— Вот как? Да вы заходите, заходите… — и она потянула военного в комнаты. Ручка у нее была нежная, красивая, и суровый боец гражданской войны сконфузился.
Валя кокетливо запахивала халатик, бросала на военного лукавые взгляды и нежно щебетала. В три минуты она рассказала, что учится в театральной студии, живет в той комнате со старушкой преподавательницей студии, а в другой комнате живет Настасья Ивановна Талакина с одной работницей, а одна комната пустует, что вообще страшновато жить в квартире, где нет ни одного мужчины, и почему бы товарищу с двумя шпалами в петлицах не занять эту комнату.
Не успел Скворцов опомниться, как Валя, накинув что-то пестрое, кокетливо взяла его под руку и повлекла в домком. Много атак видел батальонный комиссар, но такой энергичной и… гм… приятной атаки еще не переживал.
При виде подтянутого, хмурого военного сонная управдомша проявила признаки оживления:
— Комнату? Да, пожалуйста. Это мы враз оформим, — и взялась сама получить ордер в райсовете.
Бывший Митька Идолище, ныне батальонный комиссар Дмитрий Иванович Скворцов, вернулся в Марьину рощу.
Стояла золотая осень или бабье лето, кто ее разберет?
Маленькая, кокетливая Валечка закружила, завертела, завязала в узелок большого, хмурого Дмитрия Ивановича Скворцова. Когда он впервые принес ей десяток груш, Валя так чудесно смутилась, вскинула на батальонного комиссара восхищенные глаза и пролепетала:
— Это мне?
— Вам, вам… конечно. Это же пустяки…
Груши стали прибывать все чаще и чаще. Потом Валя сказала:
— Ну что вы, Митя, все груши и груши…
Тогда вместо груш появились разные милые пустячки, и батальонный комиссар прочно стал Митей. Он ходил с Валей на какие-то спектакли, в какие-то студии, но смотрел не на сцену, а на нежный профиль спутницы. Затем как-то само собой получилось, что они зашли в загс, и Валя стала не Кутырина, а Скворцова. Пестрые тряпки были перенесены в пустую столовую, где в углу грустил чемодан-сундучок, и, надо сказать, очень оживили унылую, неприбранную комнату. Потом в комнате появилась двуспальная кровать с блестящими шарами, рыночный стол накрылся чем-то пестрым с кистями, а узкая кушетка спрятала свои зловещие пружины под горой подушек и подушечек разных форм и размеров. Скучная, прокуренная комната заполнялась запахами разных женских штучек и томного «Ориган», который уже продавали на всех углах в пробирочках. Считалось, что «Ориган» — контрабандный, а в действительности делала его в Пятом проезде Марьиной рощи предприимчивая коопартель, которая получила в аренду бывшую шоколадную фабричку Ливанова.

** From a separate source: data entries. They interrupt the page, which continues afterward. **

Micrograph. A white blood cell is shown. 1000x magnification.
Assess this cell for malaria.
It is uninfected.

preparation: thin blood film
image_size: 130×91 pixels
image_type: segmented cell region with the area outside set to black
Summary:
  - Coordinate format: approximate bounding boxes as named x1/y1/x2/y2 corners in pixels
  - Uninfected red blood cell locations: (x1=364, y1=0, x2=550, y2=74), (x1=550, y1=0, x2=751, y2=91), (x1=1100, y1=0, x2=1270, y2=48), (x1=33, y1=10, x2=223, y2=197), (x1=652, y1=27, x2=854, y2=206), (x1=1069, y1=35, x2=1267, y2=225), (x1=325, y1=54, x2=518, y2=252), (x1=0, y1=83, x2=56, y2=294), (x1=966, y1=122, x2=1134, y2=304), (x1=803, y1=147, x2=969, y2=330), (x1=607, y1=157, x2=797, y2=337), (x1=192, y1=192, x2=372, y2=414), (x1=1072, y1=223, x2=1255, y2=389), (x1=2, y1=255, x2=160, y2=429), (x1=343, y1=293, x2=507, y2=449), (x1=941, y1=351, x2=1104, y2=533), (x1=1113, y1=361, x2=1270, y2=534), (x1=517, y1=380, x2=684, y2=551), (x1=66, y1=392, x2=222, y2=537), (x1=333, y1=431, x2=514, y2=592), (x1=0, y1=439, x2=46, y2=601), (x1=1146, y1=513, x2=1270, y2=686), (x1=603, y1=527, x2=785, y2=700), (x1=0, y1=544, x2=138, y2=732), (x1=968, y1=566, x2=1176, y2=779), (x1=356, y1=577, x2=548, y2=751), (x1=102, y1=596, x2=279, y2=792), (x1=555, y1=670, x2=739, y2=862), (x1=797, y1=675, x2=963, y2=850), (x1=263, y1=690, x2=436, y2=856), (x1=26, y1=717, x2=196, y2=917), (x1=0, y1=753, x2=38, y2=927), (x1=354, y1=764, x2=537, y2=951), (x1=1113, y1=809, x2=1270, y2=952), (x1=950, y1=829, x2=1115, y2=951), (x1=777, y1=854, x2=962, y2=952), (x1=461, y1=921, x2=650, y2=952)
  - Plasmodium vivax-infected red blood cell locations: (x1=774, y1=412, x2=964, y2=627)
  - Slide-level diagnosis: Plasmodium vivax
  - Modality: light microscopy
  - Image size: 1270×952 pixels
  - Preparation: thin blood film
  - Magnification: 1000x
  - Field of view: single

Пошла фабрика. Хоть и без Ивана Гавриловича, а пошла. Не вдруг появилось сырье, не сразу отремонтировали поношенные «Штандарты», с натугой, понемногу, а все же восстановили чулочное производство.
У Марфуши — дела выше головы. План выполняй, учениц учи, в завкоме поручений тьма. А учеба? А комсомол? На все времени не хватает. А должно хватить! Обязывает комсомол и учиться, и учить, и работать примерно. Как быть? Стал у Марфуши сон совсем коротенький, а чтобы куда пойти, и думать нечего: по минутам дни расписаны и надолго вперед.
А как-то вечером пришла в завком заплаканная Настасья Ивановна, Марфуша убежала на минутку с совещания.
Настасья Ивановна плачет-заливается, но слезы эти добрые.
— Сын приезжает, Марфуша! Радость-то какая! Леша мой!
— Очень хорошо, тетя Настя, ведь я вам говорила…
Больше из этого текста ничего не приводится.